*Assignment:*
Leave the images aside and copy out the whole listing, exact to the word.

*Records provided:*
===============
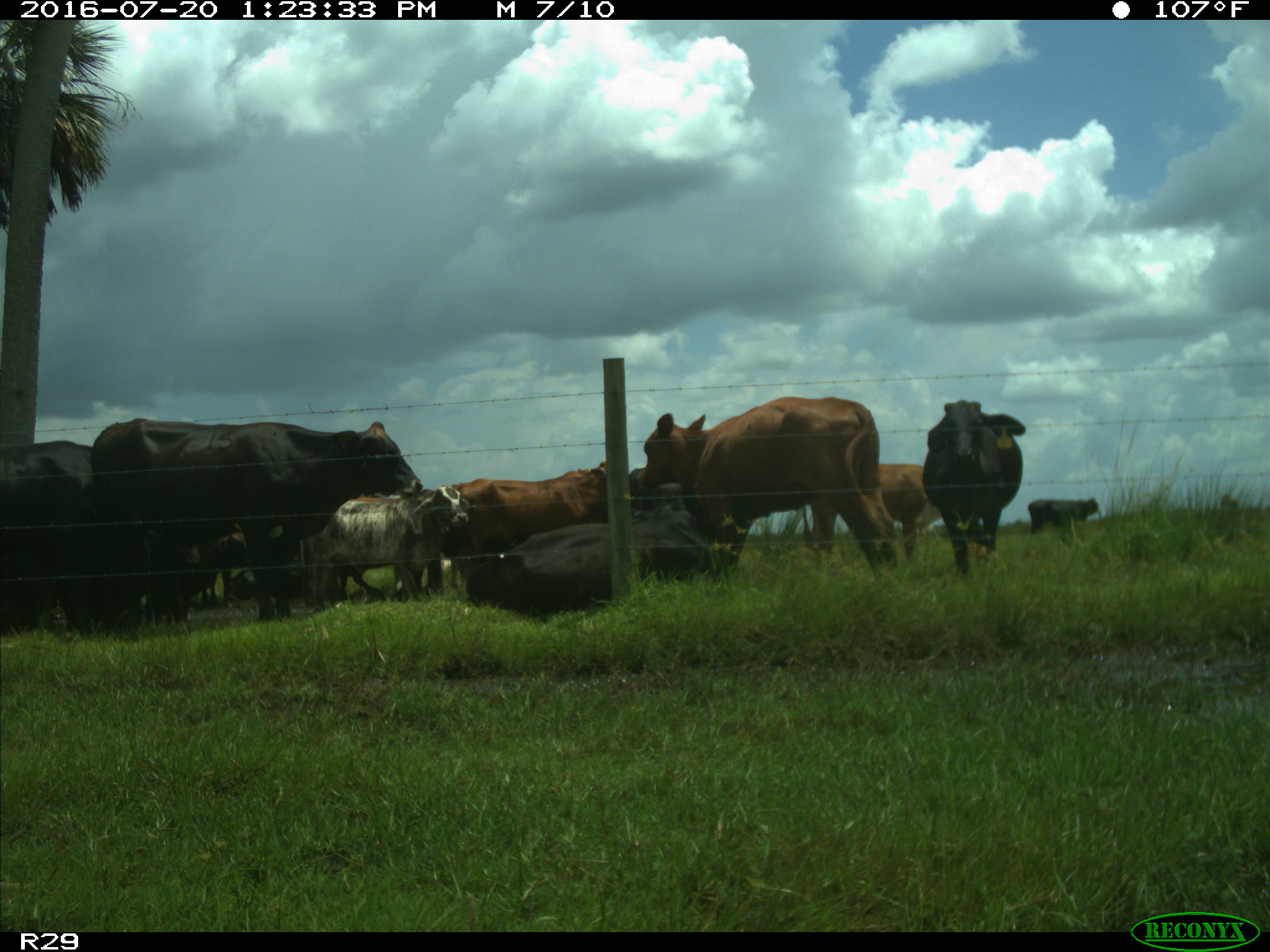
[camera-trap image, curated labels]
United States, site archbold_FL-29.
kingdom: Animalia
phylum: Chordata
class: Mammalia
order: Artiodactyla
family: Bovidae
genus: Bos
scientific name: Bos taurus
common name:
===============
*Answer to this task:*
[camera-trap image, curated labels]
United States, site archbold_FL-29.
kingdom: Animalia
phylum: Chordata
class: Mammalia
order: Artiodactyla
family: Bovidae
genus: Bos
scientific name: Bos taurus
common name:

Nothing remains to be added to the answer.